The third-season premiere of Rick and Morty was expected to arrive as early as 2016. However, Harmon admitted in a conversation with Indiewire that new episodes were becoming more difficult to create because of artistic disagreements with co-creator Justin Roiland. Writing for "The Rickshank Rickdemption" commenced on November 2, 2015; a few months later in February 2016, episode director Juan Meza-Leon began work for the project's sound recording. In February 2017, to celebrate the beginning of the episode's animation phase, Adult Swim Australia released a teaser trailer, later revealed to actually be a "RickRoll": a compilation of clips taken from seasons one and two that offered no new insight into the upcoming premiere.

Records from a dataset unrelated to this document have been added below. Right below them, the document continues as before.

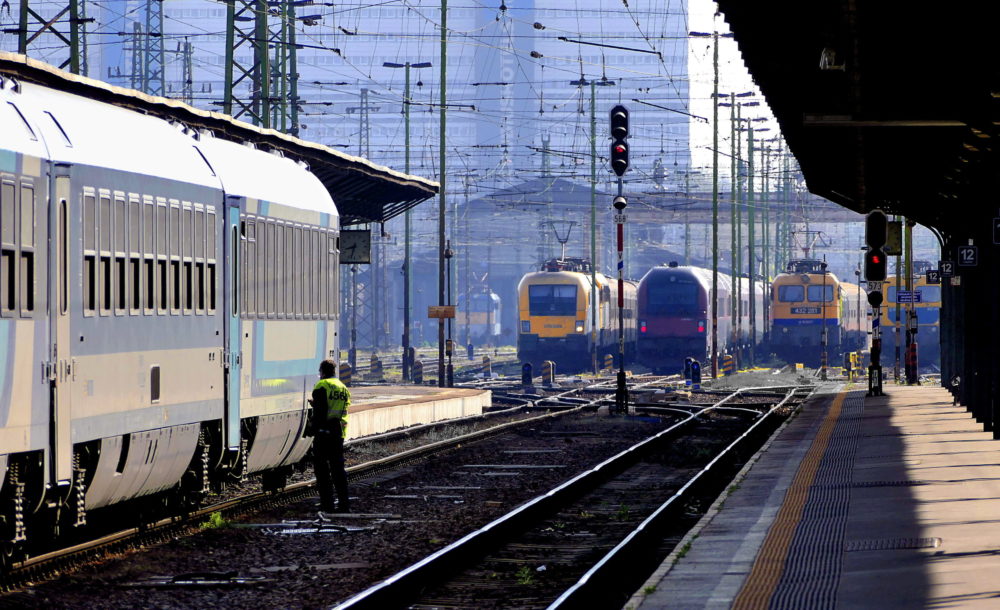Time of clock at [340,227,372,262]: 8:32
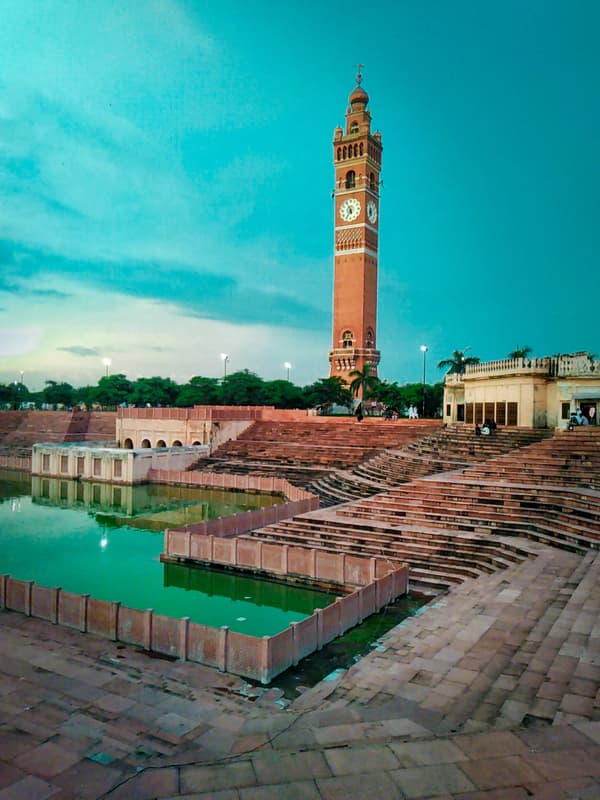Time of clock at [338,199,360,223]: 5:35
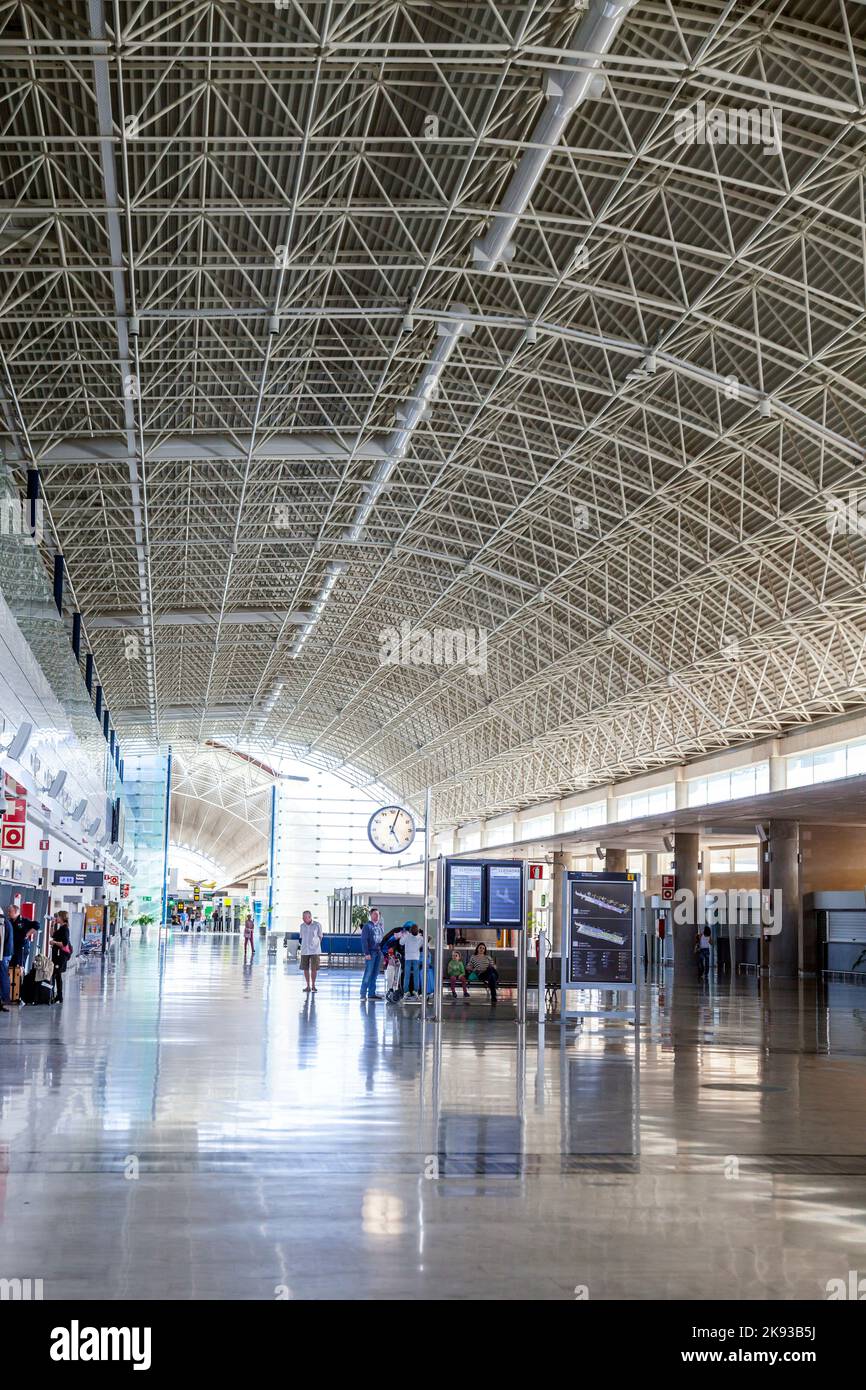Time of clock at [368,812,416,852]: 5:03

== Release and reception ==

"The Rickshank Rickdemption" premiered on April 1, 2017, without any prior announcement at 8pm ET on Adult Swim. As a part of Adult Swim's annual April Fools' joke, the premiere was broadcast for four straight hours, interrupting the television network's scheduled new episodes of Samurai Jack and Dragon Ball Super. It was watched by 676,000 American households and had a 0.2 rating in the 18–49 demographic and is the least viewed episode in the whole series. By 11pm, as details of the episode's unexpected debut spread, "The Rickshank Rickdemption" had its best showing with 949,000 viewers and a 0.4 rating.

A critical success, "The Rickshank Rickdemption" was praised as one of the series' best episodes, with Jesse Schedeen of IGN saying it was "keeping the level of quality high". Critics cited the episode's dark undertones and unique insight into Rick's psyche.

IGN's Jesse Schedeen wrote in his review "Justin Roiland and Dan Harmon managed to craft a conflict that was hilarious, darkly poignant and completely unlike anything fans were expecting". He also praised the episode's ability to defy expectations while offering "a grim portrait of a mad scientist who hates everyone else almost as much as he hates himself". Zach Blumenfeld of Paste called "The Rickshank Rickdemption" the "top of all animated television", an episode that saw deeper character development and humor that rivaled "Total Rickall" and "Meeseeks and Destroy". Den of Geek writer Joe Matar observed "previous Rick and Morty plot developments, reminding us of the show’s commitment to its persistent multiverse" in a premiere he considered as the series' best.